I have two tables
df1 = pd.DataFrame([{'a': 1}, {'a': 2}, {'a': 8}])
df1['b'] = ""
df2 = pd.DataFrame([{'e': [1,2,3], 'f': 1},{'e': [4,5,6], 'f': 2},{'e': [7,8,9], 'f': 3}])
e f
I would like to insert a value into df1['b'] from df2['f'] based on the condition that value in df['a'] is somewhere in df2['e']
Mostly I would use apply/map
df1['a'].apply(lambda x: function)
I can get the specific value I need
df2['f'].loc[df2['e'].apply(lambda y: value_to_look_for in y)].item()
but when I put it together
df1['a'].apply(lambda x: (df2['f'].loc[df2['e'].map(lambda y:x in y)].item()))
I'm getting an error "ValueError: can only convert an array of size 1 to a Python scalar"

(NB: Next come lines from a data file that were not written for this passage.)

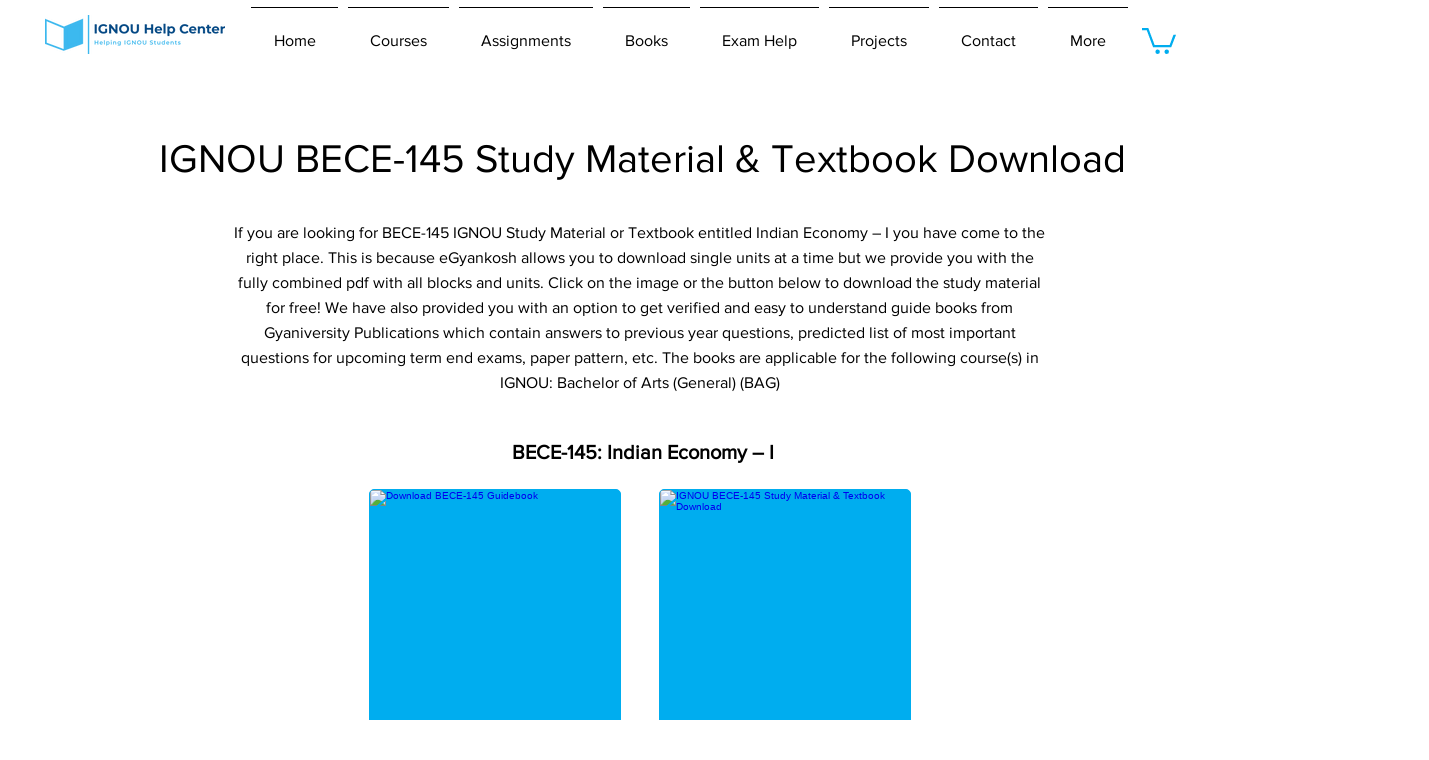

--- FILE ---
content_type: text/html; charset=utf-8
request_url: https://www.google.com/recaptcha/api2/aframe
body_size: 267
content:
<!DOCTYPE HTML><html><head><meta http-equiv="content-type" content="text/html; charset=UTF-8"></head><body><script nonce="f4CryqIYqAw-OFUcKDszuA">/** Anti-fraud and anti-abuse applications only. See google.com/recaptcha */ try{var clients={'sodar':'https://pagead2.googlesyndication.com/pagead/sodar?'};window.addEventListener("message",function(a){try{if(a.source===window.parent){var b=JSON.parse(a.data);var c=clients[b['id']];if(c){var d=document.createElement('img');d.src=c+b['params']+'&rc='+(localStorage.getItem("rc::a")?sessionStorage.getItem("rc::b"):"");window.document.body.appendChild(d);sessionStorage.setItem("rc::e",parseInt(sessionStorage.getItem("rc::e")||0)+1);localStorage.setItem("rc::h",'1769789912915');}}}catch(b){}});window.parent.postMessage("_grecaptcha_ready", "*");}catch(b){}</script></body></html>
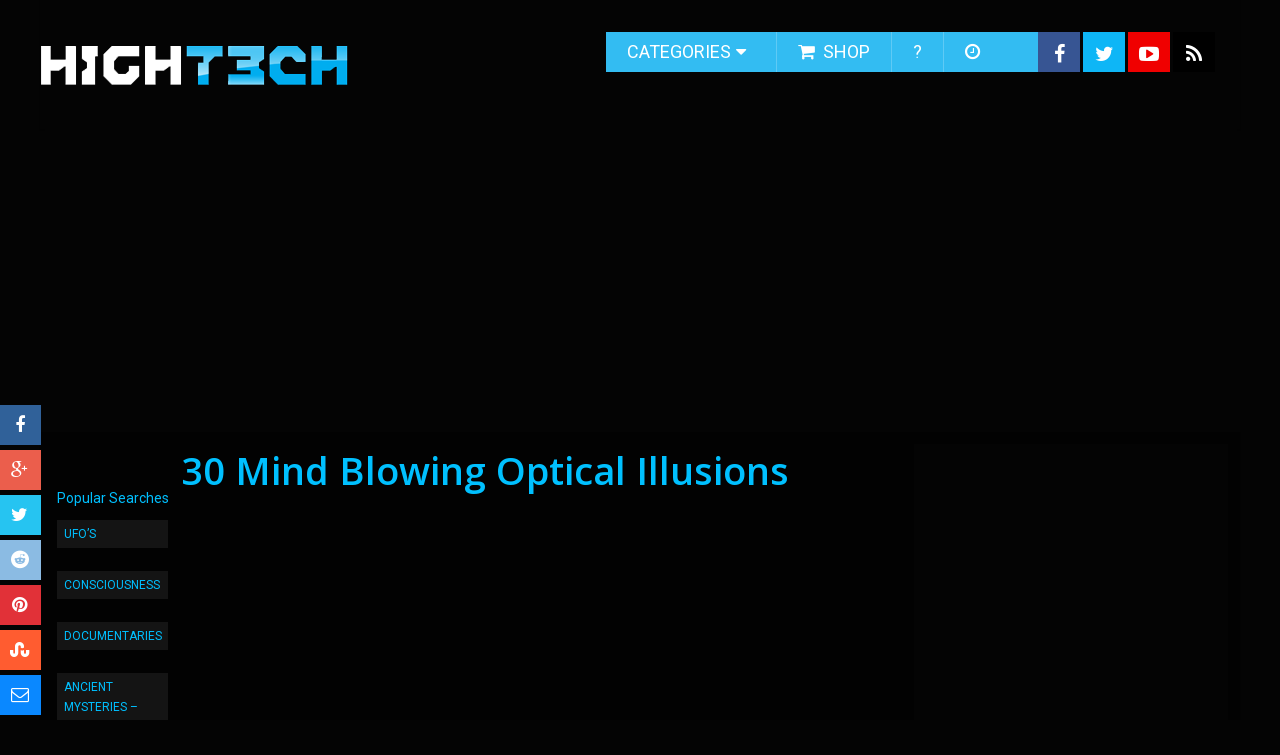

--- FILE ---
content_type: text/html; charset=utf-8
request_url: https://www.google.com/recaptcha/api2/aframe
body_size: 268
content:
<!DOCTYPE HTML><html><head><meta http-equiv="content-type" content="text/html; charset=UTF-8"></head><body><script nonce="iGmslEJWqq-87YBMmaNLXQ">/** Anti-fraud and anti-abuse applications only. See google.com/recaptcha */ try{var clients={'sodar':'https://pagead2.googlesyndication.com/pagead/sodar?'};window.addEventListener("message",function(a){try{if(a.source===window.parent){var b=JSON.parse(a.data);var c=clients[b['id']];if(c){var d=document.createElement('img');d.src=c+b['params']+'&rc='+(localStorage.getItem("rc::a")?sessionStorage.getItem("rc::b"):"");window.document.body.appendChild(d);sessionStorage.setItem("rc::e",parseInt(sessionStorage.getItem("rc::e")||0)+1);localStorage.setItem("rc::h",'1768724163412');}}}catch(b){}});window.parent.postMessage("_grecaptcha_ready", "*");}catch(b){}</script></body></html>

Can I ask for a solution, what am I missing?
I would explode
, create a mapping Series, and map
:
df1['b'] = df1['a'].map(df2.explode('e').set_index('e')['f'])
Output:
a b
0 1 1
1 2 1
2 8 3
Intermediate mapping Series:
df2.explode('e').set_index('e')['f']
e
1 1
2 1
3 1
4 2
5 2
6 2
7 3
8 3
9 3
Name: f, dtype: int64